What bolsters my belief that this has to happen is the wealth that’s going to be transferred from baby boomers to the next generation. The way that next generation is going to make investment decisions is not going to be the same way the baby boomers did.
It’s not only about making money—it’s about the fact that no one wants to invest and lose money. But it’s also going to be about doing it in a way that is responsible to the planet and stakeholders and has strong governance processes in place.
I love what the TCFD is doing. The best answer is to have mandatory government requirements that drive disclosure. The next best thing to that would be an investment rating like Moody’s, though they have recently expanded what they offer for ESG evaluation. The advantage of a standardized rating is that, for an investor, whether a company is in software or oil and gas, they know exactly the level of risk they’re taking on if they buy that debt. Shouldn’t you be able to do that in a consistent way across industries and across companies and company size for ESG initiatives? That’s what’s really going to drive investment decisions, and it’s starting now. The best outcome would be mandated disclosure to the SEC or other regulatory body, and the next best thing would be a consistent rating. What we have today is not where we need to be. I’m encouraged that we’re seeing some progress—I just wish it were faster.
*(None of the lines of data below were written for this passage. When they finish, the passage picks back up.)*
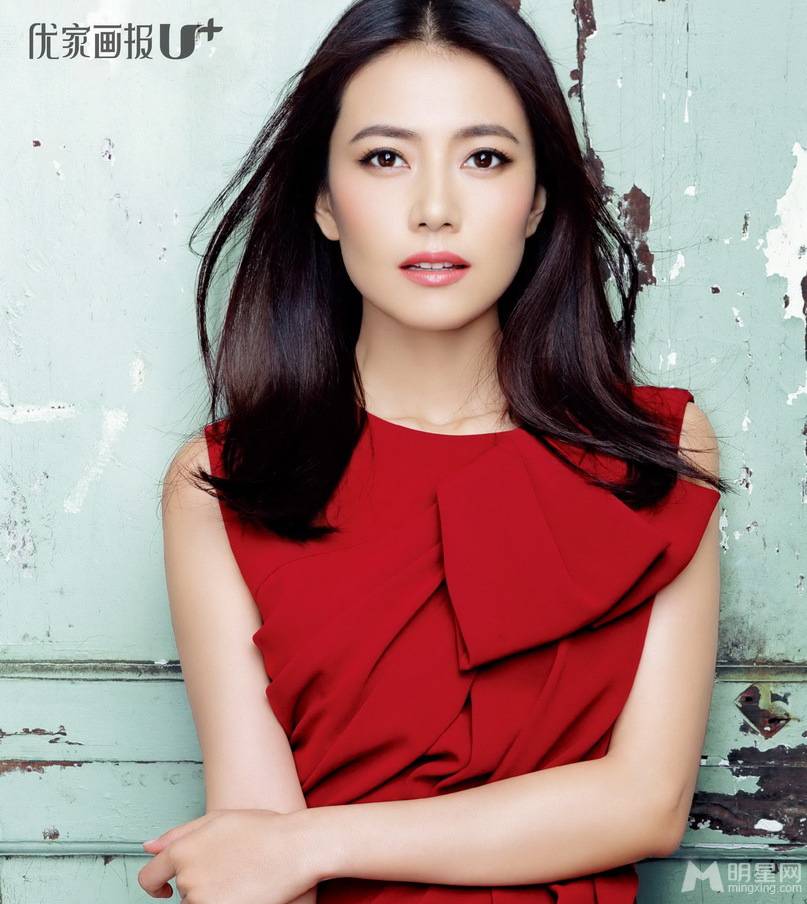 高圆圆演绎成熟妩媚迷人组图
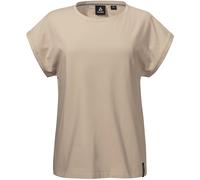 Schöffel Damen Style Galerne T-Shirt (Größe XXL, beige)
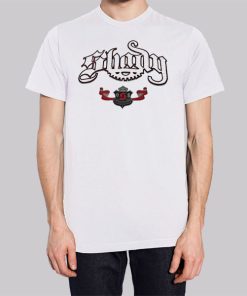 Logo Shady Ltd Hoodie 3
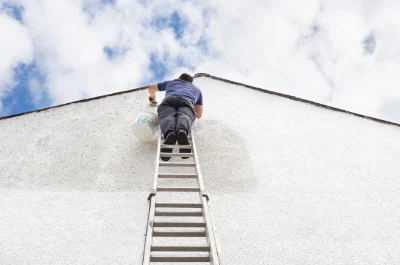 Peinture extérieure à Orée d'Anjou — façades et ravalement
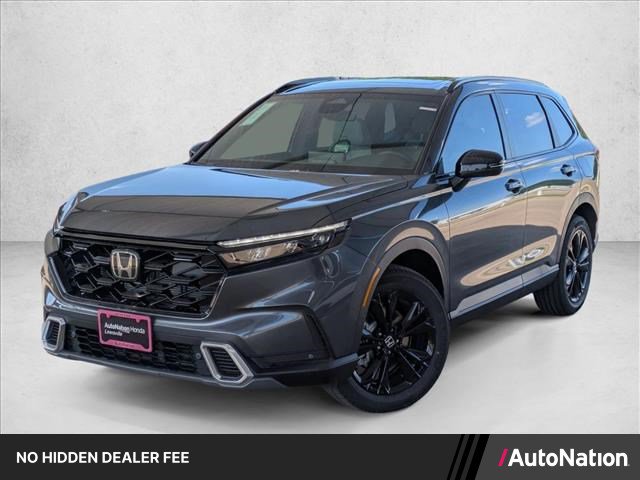New 2026 Honda CR-V Sport Touring video 1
It makes me wonder, if something like this were to happen, whether we would even need a B Corporation designation if there’s enough momentum behind responsible business practices.
I totally agree. It’s been proven that a higher ESG score or a lower-risk rating score is a strong predictor of outsized financial performance. Having that consistently across the board across industries and company size is going to allow responsible investors to make responsible decisions.